--- START Entries ---

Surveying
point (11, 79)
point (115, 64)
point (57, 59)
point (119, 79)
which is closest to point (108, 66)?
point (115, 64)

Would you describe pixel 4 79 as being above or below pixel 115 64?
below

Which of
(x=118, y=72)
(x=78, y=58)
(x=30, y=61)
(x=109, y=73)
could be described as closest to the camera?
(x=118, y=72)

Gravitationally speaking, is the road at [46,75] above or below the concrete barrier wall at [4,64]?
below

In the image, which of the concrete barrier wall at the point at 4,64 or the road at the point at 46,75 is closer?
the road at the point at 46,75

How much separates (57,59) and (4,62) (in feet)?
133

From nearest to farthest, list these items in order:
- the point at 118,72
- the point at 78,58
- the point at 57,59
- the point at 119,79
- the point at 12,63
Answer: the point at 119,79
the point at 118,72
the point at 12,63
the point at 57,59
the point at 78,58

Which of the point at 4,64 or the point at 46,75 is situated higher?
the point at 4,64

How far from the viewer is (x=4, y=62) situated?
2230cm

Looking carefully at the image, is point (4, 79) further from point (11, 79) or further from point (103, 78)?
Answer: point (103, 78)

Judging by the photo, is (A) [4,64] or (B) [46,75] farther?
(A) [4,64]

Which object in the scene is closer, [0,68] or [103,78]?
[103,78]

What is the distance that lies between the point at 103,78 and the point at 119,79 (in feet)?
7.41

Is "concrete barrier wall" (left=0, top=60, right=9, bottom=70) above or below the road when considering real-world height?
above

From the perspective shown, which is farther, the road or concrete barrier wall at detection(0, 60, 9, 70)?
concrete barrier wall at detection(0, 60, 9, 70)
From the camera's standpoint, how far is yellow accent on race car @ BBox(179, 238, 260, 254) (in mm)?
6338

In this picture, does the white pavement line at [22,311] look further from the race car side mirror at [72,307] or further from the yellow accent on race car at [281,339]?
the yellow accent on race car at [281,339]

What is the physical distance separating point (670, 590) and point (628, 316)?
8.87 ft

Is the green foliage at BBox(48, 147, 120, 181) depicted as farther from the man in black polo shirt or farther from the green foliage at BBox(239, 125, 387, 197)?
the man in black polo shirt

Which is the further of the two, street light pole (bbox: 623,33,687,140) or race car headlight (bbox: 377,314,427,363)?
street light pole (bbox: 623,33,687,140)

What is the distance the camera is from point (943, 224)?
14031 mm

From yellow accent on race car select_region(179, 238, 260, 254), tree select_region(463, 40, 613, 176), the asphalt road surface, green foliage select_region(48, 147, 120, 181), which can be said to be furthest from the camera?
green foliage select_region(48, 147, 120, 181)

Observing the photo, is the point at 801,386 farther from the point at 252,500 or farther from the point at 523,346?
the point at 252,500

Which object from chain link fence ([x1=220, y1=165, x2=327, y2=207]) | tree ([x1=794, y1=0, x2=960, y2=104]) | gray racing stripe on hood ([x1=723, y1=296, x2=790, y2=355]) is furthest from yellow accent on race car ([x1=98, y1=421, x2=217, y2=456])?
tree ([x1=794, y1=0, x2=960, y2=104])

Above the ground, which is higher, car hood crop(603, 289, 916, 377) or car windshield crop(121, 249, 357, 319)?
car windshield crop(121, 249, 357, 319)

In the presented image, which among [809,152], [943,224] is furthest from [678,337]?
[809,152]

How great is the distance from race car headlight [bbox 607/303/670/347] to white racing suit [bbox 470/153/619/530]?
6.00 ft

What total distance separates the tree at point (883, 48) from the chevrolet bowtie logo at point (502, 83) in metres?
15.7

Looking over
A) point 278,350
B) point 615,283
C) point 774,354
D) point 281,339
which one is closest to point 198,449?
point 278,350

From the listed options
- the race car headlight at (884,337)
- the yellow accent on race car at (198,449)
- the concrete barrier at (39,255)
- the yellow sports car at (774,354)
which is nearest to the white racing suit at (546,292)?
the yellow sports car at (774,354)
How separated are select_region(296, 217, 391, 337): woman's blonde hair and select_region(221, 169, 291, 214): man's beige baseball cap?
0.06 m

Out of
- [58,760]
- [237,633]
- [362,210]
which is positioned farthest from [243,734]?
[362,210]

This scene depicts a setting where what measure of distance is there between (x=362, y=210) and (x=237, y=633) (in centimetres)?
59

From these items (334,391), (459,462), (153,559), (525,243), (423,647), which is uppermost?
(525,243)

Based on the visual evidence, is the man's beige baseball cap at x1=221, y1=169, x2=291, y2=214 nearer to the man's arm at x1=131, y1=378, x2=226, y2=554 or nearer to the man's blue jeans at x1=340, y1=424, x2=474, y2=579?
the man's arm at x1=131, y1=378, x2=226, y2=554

--- END Entries ---

What this task involves
Return all of the entries word for word.

The solution
Surveying
point (11, 79)
point (115, 64)
point (57, 59)
point (119, 79)
which is closest to point (108, 66)?
point (115, 64)

Would you describe pixel 4 79 as being above or below pixel 115 64?
below

Which of
(x=118, y=72)
(x=78, y=58)
(x=30, y=61)
(x=109, y=73)
could be described as closest to the camera?
(x=118, y=72)

Gravitationally speaking, is the road at [46,75] above or below the concrete barrier wall at [4,64]?
below

In the image, which of the concrete barrier wall at the point at 4,64 or the road at the point at 46,75 is closer?
the road at the point at 46,75

How much separates (57,59) and (4,62) (in feet)?
133

From nearest to farthest, list these items in order:
- the point at 118,72
- the point at 78,58
- the point at 57,59
- the point at 119,79
- the point at 12,63
Answer: the point at 119,79
the point at 118,72
the point at 12,63
the point at 57,59
the point at 78,58

Which of the point at 4,64 or the point at 46,75 is situated higher?
the point at 4,64

How far from the viewer is (x=4, y=62) situated?
2230cm

Looking carefully at the image, is point (4, 79) further from point (11, 79) or further from point (103, 78)?
Answer: point (103, 78)

Judging by the photo, is (A) [4,64] or (B) [46,75] farther?
(A) [4,64]

Which object in the scene is closer, [0,68] or [103,78]?
[103,78]

What is the distance that lies between the point at 103,78 and the point at 119,79 (in feet)?
7.41

Is "concrete barrier wall" (left=0, top=60, right=9, bottom=70) above or below the road when considering real-world height?
above

From the perspective shown, which is farther, the road or concrete barrier wall at detection(0, 60, 9, 70)?
concrete barrier wall at detection(0, 60, 9, 70)
From the camera's standpoint, how far is yellow accent on race car @ BBox(179, 238, 260, 254) (in mm)?
6338

In this picture, does the white pavement line at [22,311] look further from the race car side mirror at [72,307] or further from the yellow accent on race car at [281,339]?
the yellow accent on race car at [281,339]

What is the physical distance separating point (670, 590) and point (628, 316)?
8.87 ft

Is the green foliage at BBox(48, 147, 120, 181) depicted as farther from the man in black polo shirt or farther from the green foliage at BBox(239, 125, 387, 197)?
the man in black polo shirt

Which is the further of the two, street light pole (bbox: 623,33,687,140) or race car headlight (bbox: 377,314,427,363)?
street light pole (bbox: 623,33,687,140)

What is the distance the camera is from point (943, 224)?
14031 mm

From yellow accent on race car select_region(179, 238, 260, 254), tree select_region(463, 40, 613, 176), the asphalt road surface, green foliage select_region(48, 147, 120, 181), which can be said to be furthest from the camera?
green foliage select_region(48, 147, 120, 181)

Observing the photo, is the point at 801,386 farther from the point at 252,500 or farther from the point at 523,346?
the point at 252,500

Which object from chain link fence ([x1=220, y1=165, x2=327, y2=207]) | tree ([x1=794, y1=0, x2=960, y2=104]) | gray racing stripe on hood ([x1=723, y1=296, x2=790, y2=355]) is furthest from yellow accent on race car ([x1=98, y1=421, x2=217, y2=456])?
tree ([x1=794, y1=0, x2=960, y2=104])

Above the ground, which is higher, car hood crop(603, 289, 916, 377) or car windshield crop(121, 249, 357, 319)?
car windshield crop(121, 249, 357, 319)

In the presented image, which among [809,152], [943,224] is furthest from [678,337]?
[809,152]

How great is the distance from race car headlight [bbox 607/303/670/347] to white racing suit [bbox 470/153/619/530]?
6.00 ft

What total distance separates the tree at point (883, 48) from the chevrolet bowtie logo at point (502, 83) in metres?
15.7

Looking over
A) point 278,350
B) point 615,283
C) point 774,354
D) point 281,339
which one is closest to point 198,449?
point 278,350

From the listed options
- the race car headlight at (884,337)
- the yellow accent on race car at (198,449)
- the concrete barrier at (39,255)
- the yellow sports car at (774,354)
which is nearest to the white racing suit at (546,292)?
the yellow sports car at (774,354)
How separated are select_region(296, 217, 391, 337): woman's blonde hair and select_region(221, 169, 291, 214): man's beige baseball cap?
0.06 m

Out of
- [58,760]
- [237,633]
- [362,210]
which is positioned farthest from [243,734]?
[362,210]

This scene depicts a setting where what measure of distance is there between (x=362, y=210) and (x=237, y=633) (in centimetres)?
59

From these items (334,391), (459,462), (153,559), (525,243), (423,647), which is uppermost?
(525,243)

Based on the visual evidence, is the man's beige baseball cap at x1=221, y1=169, x2=291, y2=214 nearer to the man's arm at x1=131, y1=378, x2=226, y2=554 or nearer to the man's blue jeans at x1=340, y1=424, x2=474, y2=579?
the man's arm at x1=131, y1=378, x2=226, y2=554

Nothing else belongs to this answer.